Marvel a enfin trouvé la recette miracle pour les Quatre Fantastiques: Premiers Pas, l’histoire se déroule… dans le passé du MCU ! C’est fini le noir et la nanotechnologie, place aux costumes rétro-futuristes kitsch des années 50, les voitures volantes et la course à l’espace.
Résultat ? Cela a donné le meilleur film du MCU. Et cerise sur le chronomètre cosmique : Pedro Pascal y livre une performance si émouvante qu’on en oublierait presque son casque de Mandalorien. Voici ce qui s’est passé dans le film.
Les 4 Fantastiques: Premiers pas, c’est : un couple, un frère relou et un pote en pierre
Le génie de Matt Shakman nous présente Reed Richards (Pascal) et Sue Storm (Vanessa Kirby) comme un couple lambda dans le film Les 4 Fantastiques: Premiers pas. Si ce n’est qu’ils fêtent leurs 5 ans de mariage sur un plateau TV en parlant de leur ADN « cosmiquement compromis ».
A cela, ajoutez Johnny (Joseph Quinn), le petit frère de Sue qui s’embrase littéralement quand il stresse. Et il y a Ben (Ebon Moss-Bachrach), le bon vieil ami transformé en golem vivant après un bad trip spatial.
Eh oui ! on ne revient pas sur les origines des héros dans ce film. Non, il aborde le déroulement de leur vie des années après avoir eu leurs pouvoirs. Par contre, on y voit la famille la plus dysfonctionnelle de Marvel même s’ils sont dans les années 50.
New York en 1950 c’était comment ?
Dans le film 4 Fantastiques: Premiers pas, les héros vivent à Manhattan où le décor des années 50 a été bien planté. Les cinémas affichent de vieux titres comme « Sunrise in Minsk » et la vie est plutôt tranquille pour tout le monde.
Dans l’histoire, le consciencieux Reed a même été très clair. Il préfère le mot « anomalies » pour décrire les changements qui leur sont arrivés pas « super-pouvoirs ».
Sinon, dans leur quotidien, on y voit un Richards toujours féru de sciences, Sue va devenir maman, et Johnny s’éclate (au sens propre). Quant à Ben, il assume son nouveau look et c’est un bon protecteur des habitants du quartier où ils vivent. Par conséquent, on est plus proche du club de bridge que des Avengers.
Jusqu’à ce que…Galactus débarque !
Julia Garner en surfeuse d’argent version femme fatale débarque sur la planète Terre devant les héros comme dans le trailer. Et connue sous le nom de The Herald, elle est là pour annoncer l’apocalypse en disant que la Terre a été « marquée pour la mort ». Et qu’elle sera bientôt dévorée par une entité qu’elle appelle « The Devourer » (le dévoreur).
C’est l’autre nom de : Galactus ! Joué avec une sincérité sinistre par Ralph Ineson.
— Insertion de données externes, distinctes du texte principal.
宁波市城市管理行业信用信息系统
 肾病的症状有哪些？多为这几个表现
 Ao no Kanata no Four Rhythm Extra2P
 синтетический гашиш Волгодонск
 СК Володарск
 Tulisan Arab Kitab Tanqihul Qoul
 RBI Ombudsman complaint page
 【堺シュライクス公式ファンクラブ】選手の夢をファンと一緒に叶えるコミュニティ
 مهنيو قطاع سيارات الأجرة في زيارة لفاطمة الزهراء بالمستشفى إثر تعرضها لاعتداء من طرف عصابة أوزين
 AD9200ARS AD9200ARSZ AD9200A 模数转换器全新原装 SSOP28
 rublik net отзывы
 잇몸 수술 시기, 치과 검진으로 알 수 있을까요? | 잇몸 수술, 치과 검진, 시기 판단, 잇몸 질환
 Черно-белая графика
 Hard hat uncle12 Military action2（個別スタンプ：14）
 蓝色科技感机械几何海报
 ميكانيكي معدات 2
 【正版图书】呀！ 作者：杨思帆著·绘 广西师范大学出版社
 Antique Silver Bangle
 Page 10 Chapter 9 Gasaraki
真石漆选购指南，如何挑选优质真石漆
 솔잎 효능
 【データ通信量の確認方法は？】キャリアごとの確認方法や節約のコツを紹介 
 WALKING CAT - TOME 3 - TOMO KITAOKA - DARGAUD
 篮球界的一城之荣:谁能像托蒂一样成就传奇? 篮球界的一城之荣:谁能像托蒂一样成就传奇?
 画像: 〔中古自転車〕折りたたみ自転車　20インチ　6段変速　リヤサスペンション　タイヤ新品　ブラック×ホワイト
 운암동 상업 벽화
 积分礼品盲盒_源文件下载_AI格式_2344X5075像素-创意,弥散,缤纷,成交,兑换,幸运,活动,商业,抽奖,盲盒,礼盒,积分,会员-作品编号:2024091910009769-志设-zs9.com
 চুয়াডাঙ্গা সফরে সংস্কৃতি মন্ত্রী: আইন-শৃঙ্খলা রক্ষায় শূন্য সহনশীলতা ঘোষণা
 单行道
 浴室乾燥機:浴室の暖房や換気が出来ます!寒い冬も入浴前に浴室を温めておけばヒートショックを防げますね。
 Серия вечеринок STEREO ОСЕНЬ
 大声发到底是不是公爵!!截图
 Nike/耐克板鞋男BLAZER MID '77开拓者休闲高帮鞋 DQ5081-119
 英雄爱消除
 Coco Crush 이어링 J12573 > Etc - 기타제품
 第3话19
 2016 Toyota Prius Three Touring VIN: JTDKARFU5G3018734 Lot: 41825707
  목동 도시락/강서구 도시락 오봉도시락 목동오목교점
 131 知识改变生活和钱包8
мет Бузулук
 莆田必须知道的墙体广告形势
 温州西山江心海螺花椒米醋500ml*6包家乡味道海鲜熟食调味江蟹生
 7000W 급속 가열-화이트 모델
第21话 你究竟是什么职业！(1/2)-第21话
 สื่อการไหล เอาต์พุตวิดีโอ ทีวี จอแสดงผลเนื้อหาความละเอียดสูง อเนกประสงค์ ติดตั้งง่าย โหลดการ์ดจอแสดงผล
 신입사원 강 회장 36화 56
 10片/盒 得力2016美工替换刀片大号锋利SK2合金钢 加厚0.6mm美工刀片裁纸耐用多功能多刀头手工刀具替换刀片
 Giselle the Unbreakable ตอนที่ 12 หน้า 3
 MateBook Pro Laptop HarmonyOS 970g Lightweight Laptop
Galactus est animé d’un appétit de destruction insatiable. Bien entendu, dans le film 4 Fantastiques: Premiers pas les héros ne vont pas le laisser faire. Mais le plus surprenant, c’est le marché qu’il propose à Reed et Sue : épargner la Terre en échange de leur enfant qui n’est pas encore né.
Spoiler alerte : comme on s’y attendait, les Quatre Fantastiques refusent. Mais le problème c’est que toute la ville de New York est outrée en les traitant d’égoïstes ! L’histoire s’accélère alors. Reed panique, et Sue devient une maman-grizzly cosmique.
Effets spéciaux vs. émotions : le match surprise
Les scènes de combat dans l’espace sont épiques (surtout en IMAX). On voit carrément la main métallique du Héraut essayant de chiper le fœtus. Mais la vraie magie opère grâce au casting. On a Kirby en lionne protectrice, Quinn en ado attardé pyromane, Moss-Bachrach en rocher sensible. Enfin, Pedro Pascal est sublime en génie torturé qui réfléchit à fond à tous les soucis du moment.
Sans spoiler, disons que Marvel n’a pas pu s’empêcher de glisser un cliffhanger aussi subtil qu’un éléphant dans un magasin de porcelaine. Un personnage iconique fait son retour. Parce qu’apparemment, même dans les années 50, les univers cinématographiques ne savent pas s’arrêter.